Parents, take note: If your teenager is drinking alcohol, this can be detrimental to his working memory, suggests a new study. The findings, published in the Journal of Neuroscience, also suggested that teens who are drinking are 15 times more likely to become alcoholics in adulthood.

"The brains of young adolescents are at a stage of development that makes them more vulnerable to being," said co-author Neil Harrison, a professor at Columbia University in New York.

" The question we ask ourselves is, can we find these switches in the drinking teenagers so that we can run it? Harrison added.

Earlier, other researchers examined the neuroscience of excessive alcohol consumption by poisoning mice by inhalation of steam or by injection of alcohol. But for this study, the researchers allowed the mice to drink voluntarily.

In this approach, mice had access to alcohol every other day for a period of their development that equates to human adolescence

. Drinking in adolescent mice was also similar to the effects in humans, and when they became young adults, those who drank heavily in their youth adopted eating habits often seen in people, according to the researchers.

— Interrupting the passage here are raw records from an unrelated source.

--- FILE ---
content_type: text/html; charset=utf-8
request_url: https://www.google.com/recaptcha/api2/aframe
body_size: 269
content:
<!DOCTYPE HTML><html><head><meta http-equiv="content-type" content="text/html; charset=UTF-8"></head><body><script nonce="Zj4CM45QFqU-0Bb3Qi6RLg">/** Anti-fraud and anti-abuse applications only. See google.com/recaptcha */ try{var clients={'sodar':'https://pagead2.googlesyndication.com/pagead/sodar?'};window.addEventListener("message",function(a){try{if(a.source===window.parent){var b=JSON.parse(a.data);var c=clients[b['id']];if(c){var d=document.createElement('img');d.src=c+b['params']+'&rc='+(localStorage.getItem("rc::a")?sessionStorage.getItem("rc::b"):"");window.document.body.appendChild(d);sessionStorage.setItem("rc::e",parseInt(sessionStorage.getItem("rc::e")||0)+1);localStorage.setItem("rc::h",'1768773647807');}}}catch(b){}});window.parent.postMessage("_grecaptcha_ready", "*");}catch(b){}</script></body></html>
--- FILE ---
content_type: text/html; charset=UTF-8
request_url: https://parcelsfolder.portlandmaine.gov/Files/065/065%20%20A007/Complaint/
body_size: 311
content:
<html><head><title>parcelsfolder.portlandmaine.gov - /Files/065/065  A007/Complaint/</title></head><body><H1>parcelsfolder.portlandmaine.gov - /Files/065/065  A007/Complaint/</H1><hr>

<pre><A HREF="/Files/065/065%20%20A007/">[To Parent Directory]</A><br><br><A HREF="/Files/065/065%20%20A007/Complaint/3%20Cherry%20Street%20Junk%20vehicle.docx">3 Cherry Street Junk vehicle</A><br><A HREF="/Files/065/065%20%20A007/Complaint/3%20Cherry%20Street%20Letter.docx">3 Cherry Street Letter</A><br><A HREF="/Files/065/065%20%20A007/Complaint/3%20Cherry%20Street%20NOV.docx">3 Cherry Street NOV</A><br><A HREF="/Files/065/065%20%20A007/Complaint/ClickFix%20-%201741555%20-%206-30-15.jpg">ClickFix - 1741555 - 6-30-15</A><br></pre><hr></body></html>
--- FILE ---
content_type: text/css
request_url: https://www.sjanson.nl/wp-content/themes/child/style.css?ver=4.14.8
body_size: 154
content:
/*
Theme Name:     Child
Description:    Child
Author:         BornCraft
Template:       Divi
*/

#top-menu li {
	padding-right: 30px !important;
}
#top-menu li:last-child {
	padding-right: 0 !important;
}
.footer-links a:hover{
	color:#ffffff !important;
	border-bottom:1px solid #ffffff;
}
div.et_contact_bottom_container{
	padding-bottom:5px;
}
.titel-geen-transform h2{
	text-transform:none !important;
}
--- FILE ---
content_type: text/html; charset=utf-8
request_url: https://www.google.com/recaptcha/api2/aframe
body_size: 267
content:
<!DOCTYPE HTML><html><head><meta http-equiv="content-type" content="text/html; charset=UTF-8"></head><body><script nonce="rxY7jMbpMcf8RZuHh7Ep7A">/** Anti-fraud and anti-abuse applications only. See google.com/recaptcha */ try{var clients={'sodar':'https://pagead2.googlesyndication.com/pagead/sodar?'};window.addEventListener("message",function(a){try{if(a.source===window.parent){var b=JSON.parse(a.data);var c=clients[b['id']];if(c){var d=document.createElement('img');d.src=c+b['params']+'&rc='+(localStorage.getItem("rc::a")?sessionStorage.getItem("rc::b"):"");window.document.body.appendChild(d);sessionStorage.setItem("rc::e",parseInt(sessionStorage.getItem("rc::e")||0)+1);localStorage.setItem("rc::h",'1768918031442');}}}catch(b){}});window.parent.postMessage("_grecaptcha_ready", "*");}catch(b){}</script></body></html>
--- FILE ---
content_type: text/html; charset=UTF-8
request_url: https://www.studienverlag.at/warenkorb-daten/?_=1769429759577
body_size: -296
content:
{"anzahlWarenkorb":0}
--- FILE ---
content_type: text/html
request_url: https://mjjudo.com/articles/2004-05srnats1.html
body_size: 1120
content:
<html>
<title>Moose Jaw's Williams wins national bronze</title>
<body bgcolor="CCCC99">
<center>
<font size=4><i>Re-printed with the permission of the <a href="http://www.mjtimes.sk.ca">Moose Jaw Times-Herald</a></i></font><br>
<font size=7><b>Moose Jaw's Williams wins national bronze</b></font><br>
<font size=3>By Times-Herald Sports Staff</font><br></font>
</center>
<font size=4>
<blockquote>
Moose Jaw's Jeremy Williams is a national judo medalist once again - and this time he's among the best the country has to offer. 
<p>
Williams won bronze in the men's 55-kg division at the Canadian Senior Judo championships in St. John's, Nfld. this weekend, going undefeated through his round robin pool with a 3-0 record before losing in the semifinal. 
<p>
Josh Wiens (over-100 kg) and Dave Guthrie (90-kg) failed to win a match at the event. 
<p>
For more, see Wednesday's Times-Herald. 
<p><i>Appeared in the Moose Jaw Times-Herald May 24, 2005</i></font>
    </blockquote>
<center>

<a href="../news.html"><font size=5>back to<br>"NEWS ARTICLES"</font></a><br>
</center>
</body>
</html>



appeared in the neurons of the murine equivalent of the human prefrontal cortex (PFC), involved in the planning of actions by suppressing inappropriate responses and keeping working memory (which governs memory in the very short term) and the attention.

In binge-drinking mice, some PFC neurons were less able to generate persistent activity, and these changes appear to alter the working memory, the researchers said

"These findings may help explain why drinking teenagers teens have memory problems, "noted lead author Michael Salling of Columbia University.